• [Text]
⁂

- Origin: Italy
- Genres: Industrial, EBM, Dark Electro
- Years active: 2003–present
- Labels: Alfa Matrix; E-Nox; Kold Finger; BLC Productions;
- Members: Nysrok Infernalien; Nightstalker;

= Alien Vampires =

Italian band

Alien Vampires is a music group from Italy which performs in the industrial, EBM and dark electro genres and is led by Nysrok Infernalien.

==History==

The band was founded in 2003 by guitarist and keyboardist Nysrok Infernalien, who also played in Bloodline and Aborym. The project aimed to explore different soundscapes by combining elements of psy trance, industrial, EBM and metal. Nysrok's interest in paranormal phenomena and the supernatural served as a major influence on the band's early direction.

In 2003, synthesist Nemesis joined the group, contributing to its conceptual and compositional development. In 2004, keyboardist and drummer Nightstalker joined Alien Vampires, sharing a passion for the work of Spanish photographer J.A.M. Montoya, as well as for the chemsex and BDSM culture themes that would help to influence and define the overall aesthetic of the band.

In 2004, the Alien Vampires recorded its first musical compositions, which the musicians described as Horror Trance. Shortly afterwards, the project released I’m Dead Fuck You online. In 2005, Alien Vampires signed a contract with the Italian label Kold Finger, which released their debut album Evil Generation (2005) and the 2007 EP Nuns are Pregnant.

⁂

[Entries on locating named things]
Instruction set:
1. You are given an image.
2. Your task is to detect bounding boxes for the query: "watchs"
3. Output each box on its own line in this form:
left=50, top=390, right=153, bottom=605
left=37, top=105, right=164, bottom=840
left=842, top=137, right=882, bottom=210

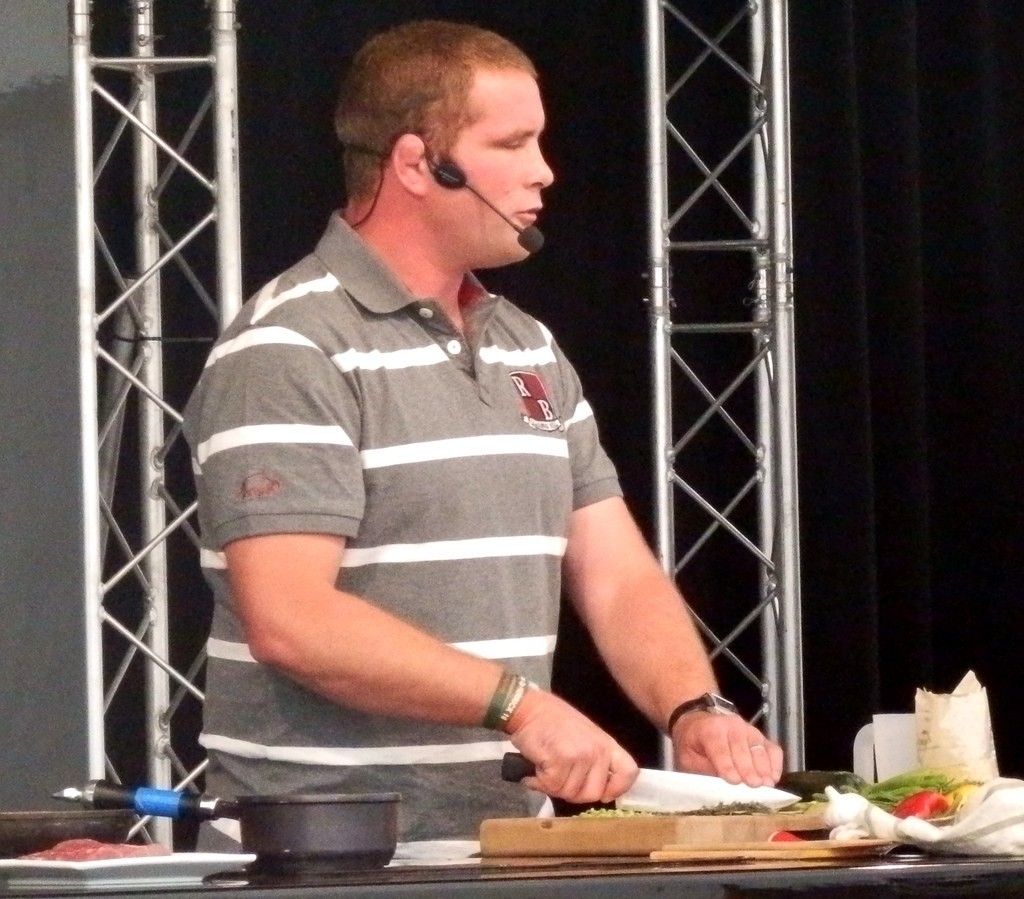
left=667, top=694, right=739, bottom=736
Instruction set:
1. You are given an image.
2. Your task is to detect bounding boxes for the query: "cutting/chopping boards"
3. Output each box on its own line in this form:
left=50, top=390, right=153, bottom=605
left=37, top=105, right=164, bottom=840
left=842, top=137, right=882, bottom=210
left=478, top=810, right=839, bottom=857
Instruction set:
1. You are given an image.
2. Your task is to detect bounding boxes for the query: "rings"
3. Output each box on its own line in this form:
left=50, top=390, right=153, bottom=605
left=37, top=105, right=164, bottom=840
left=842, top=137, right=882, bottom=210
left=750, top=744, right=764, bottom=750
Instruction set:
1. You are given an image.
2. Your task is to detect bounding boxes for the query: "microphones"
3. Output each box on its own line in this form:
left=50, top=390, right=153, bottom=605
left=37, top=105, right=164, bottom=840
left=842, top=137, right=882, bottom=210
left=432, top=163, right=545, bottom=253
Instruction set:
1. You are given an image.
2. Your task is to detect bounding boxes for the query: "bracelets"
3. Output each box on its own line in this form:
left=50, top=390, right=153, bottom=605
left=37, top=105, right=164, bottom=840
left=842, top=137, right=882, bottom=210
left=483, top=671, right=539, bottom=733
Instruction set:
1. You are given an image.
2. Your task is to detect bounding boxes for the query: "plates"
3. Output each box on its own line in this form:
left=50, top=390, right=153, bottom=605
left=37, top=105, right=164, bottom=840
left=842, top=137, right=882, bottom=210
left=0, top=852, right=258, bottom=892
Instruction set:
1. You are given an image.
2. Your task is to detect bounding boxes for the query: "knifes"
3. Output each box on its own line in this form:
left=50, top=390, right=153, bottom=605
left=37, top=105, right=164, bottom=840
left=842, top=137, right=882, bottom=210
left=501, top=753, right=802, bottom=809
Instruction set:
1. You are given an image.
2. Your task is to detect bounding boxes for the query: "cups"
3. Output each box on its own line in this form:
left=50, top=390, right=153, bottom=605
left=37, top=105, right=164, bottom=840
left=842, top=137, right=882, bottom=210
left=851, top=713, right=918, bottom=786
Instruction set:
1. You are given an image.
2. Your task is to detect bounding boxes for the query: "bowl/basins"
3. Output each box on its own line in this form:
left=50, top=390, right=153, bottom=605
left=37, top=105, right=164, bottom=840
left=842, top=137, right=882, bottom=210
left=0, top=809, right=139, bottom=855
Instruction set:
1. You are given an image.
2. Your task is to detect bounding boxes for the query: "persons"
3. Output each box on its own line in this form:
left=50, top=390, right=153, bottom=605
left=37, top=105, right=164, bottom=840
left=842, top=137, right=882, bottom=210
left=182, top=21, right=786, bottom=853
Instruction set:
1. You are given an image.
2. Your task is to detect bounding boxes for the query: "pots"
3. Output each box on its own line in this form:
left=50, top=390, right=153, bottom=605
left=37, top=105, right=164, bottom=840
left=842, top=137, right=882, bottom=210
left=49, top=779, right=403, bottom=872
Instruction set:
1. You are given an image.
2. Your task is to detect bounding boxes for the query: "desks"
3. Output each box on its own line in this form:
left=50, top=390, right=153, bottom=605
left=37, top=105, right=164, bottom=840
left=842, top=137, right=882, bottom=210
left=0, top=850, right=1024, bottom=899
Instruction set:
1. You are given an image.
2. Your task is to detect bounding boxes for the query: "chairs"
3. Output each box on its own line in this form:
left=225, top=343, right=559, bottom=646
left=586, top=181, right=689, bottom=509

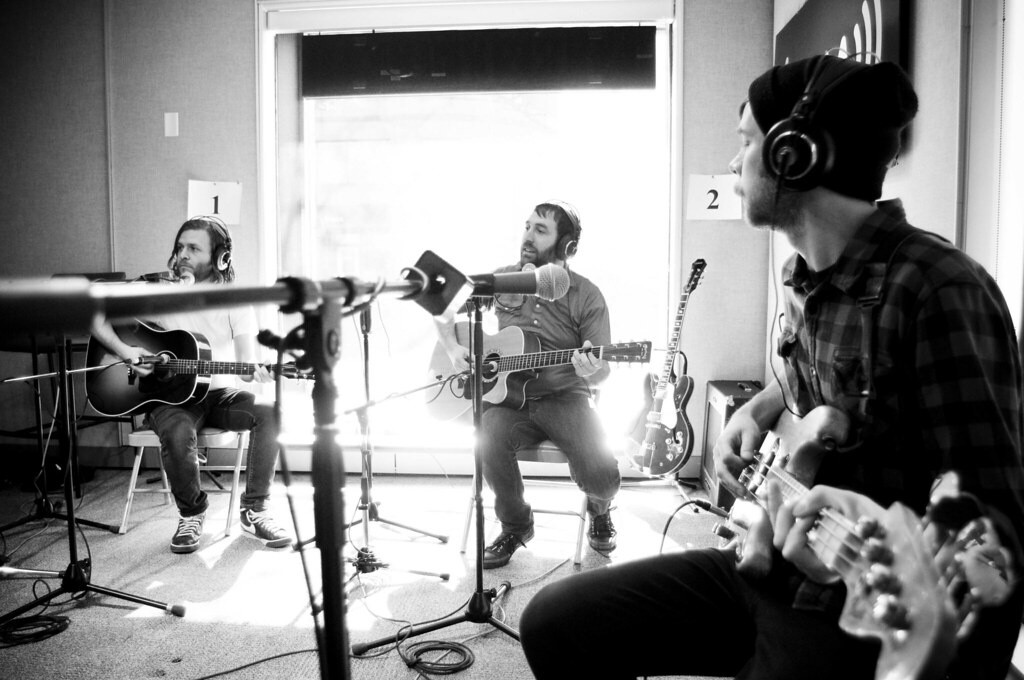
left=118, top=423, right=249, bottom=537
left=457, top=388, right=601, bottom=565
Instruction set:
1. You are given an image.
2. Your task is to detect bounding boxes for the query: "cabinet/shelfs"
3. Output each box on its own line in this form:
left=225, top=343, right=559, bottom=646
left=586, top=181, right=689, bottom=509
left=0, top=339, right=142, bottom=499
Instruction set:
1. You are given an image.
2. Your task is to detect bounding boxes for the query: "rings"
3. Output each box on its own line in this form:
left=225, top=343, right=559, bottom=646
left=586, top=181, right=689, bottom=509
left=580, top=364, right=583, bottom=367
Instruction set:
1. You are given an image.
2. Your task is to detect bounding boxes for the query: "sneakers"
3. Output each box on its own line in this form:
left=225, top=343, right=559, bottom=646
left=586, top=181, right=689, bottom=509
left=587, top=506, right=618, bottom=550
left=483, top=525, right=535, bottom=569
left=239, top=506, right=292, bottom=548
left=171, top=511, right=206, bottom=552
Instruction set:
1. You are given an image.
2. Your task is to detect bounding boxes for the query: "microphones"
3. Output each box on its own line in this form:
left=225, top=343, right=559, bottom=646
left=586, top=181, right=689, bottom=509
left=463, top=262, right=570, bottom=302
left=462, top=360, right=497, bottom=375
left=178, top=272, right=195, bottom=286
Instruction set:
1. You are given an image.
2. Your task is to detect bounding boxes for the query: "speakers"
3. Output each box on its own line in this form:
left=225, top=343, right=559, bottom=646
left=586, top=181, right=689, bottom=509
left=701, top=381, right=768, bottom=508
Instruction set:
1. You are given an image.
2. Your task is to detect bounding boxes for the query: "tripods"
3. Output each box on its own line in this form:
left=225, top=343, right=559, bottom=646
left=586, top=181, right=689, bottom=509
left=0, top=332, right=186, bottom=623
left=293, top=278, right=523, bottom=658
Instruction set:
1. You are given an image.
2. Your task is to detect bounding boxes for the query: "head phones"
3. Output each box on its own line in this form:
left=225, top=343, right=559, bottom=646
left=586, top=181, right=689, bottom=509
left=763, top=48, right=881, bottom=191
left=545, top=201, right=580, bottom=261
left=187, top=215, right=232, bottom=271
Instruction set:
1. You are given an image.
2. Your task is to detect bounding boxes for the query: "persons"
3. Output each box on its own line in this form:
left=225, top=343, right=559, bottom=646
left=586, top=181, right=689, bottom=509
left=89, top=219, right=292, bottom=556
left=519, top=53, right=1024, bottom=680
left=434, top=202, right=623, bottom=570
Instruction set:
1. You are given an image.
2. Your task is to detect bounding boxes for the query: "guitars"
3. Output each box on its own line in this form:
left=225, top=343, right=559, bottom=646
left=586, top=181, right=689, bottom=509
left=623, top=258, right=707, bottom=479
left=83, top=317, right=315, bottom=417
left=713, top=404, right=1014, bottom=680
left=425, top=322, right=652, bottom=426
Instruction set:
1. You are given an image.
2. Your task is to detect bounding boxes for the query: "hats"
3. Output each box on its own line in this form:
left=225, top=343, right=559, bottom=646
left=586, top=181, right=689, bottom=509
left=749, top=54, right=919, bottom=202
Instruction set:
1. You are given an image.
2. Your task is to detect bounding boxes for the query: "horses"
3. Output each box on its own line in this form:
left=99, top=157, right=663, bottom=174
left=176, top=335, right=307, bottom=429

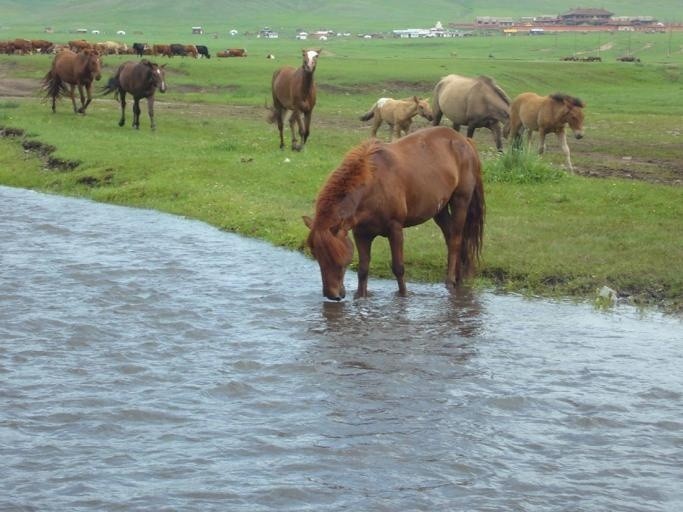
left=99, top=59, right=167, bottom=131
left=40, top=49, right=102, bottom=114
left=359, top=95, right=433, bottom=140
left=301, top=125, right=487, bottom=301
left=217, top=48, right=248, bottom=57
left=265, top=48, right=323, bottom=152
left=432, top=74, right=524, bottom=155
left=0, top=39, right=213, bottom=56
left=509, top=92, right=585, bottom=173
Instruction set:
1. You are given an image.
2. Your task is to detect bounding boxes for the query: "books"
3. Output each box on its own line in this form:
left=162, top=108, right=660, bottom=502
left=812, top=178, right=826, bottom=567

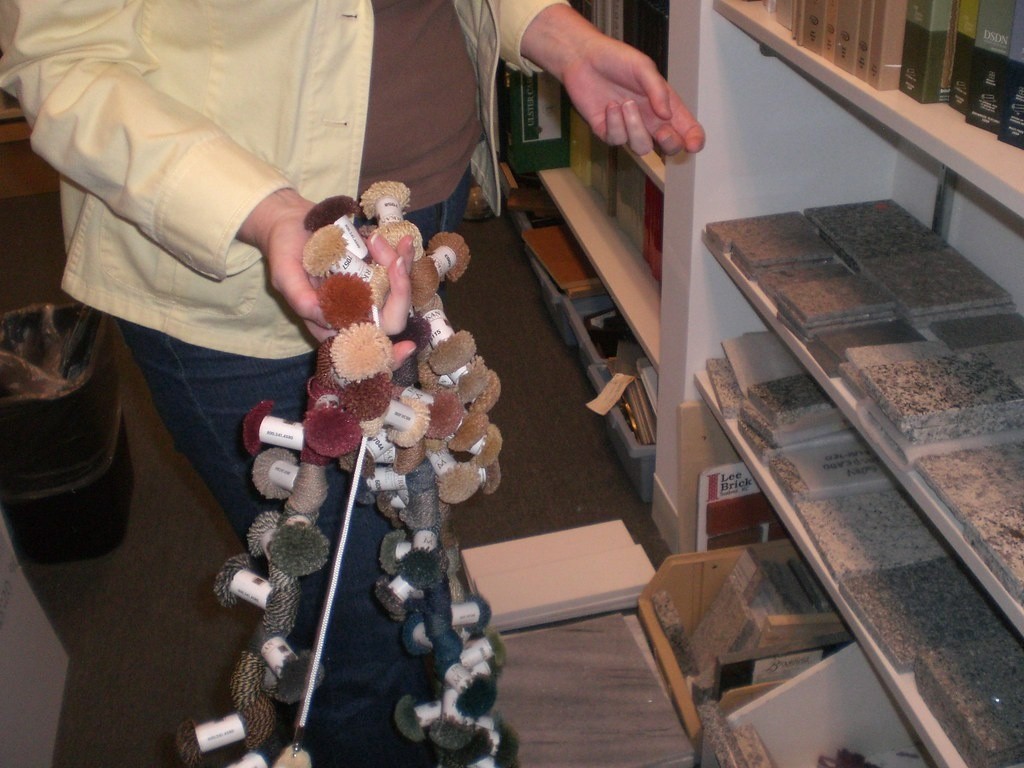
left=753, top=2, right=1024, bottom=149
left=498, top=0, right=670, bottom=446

⁂

• [Stated task 1] In the Alien Vampires text, turn the paragraph beginning "In 2003, synthesist Nemesis joined" into a brief bulleted list that keeps its main facts.
• [Stated task 2] In the rows, starting with the first line and going through the line with "left=667, top=694, right=739, bottom=736", change "query" to "search term" and give those lines again with nothing else altered. Leave the pictures out.

• [Written reply 1]
- 2003: synthesist Nemesis joined the group and contributed to its conceptual and compositional development.
- 2004: keyboardist and drummer Nightstalker joined Alien Vampires.
- Nightstalker shared a passion for the work of Spanish photographer J.A.M. Montoya and for chemsex and BDSM culture themes, which helped influence and define the band's overall aesthetic.

• [Written reply 2]
Instruction set:
1. You are given an image.
2. Your task is to detect bounding boxes for the search term: "watchs"
3. Output each box on its own line in this form:
left=50, top=390, right=153, bottom=605
left=37, top=105, right=164, bottom=840
left=842, top=137, right=882, bottom=210

left=667, top=694, right=739, bottom=736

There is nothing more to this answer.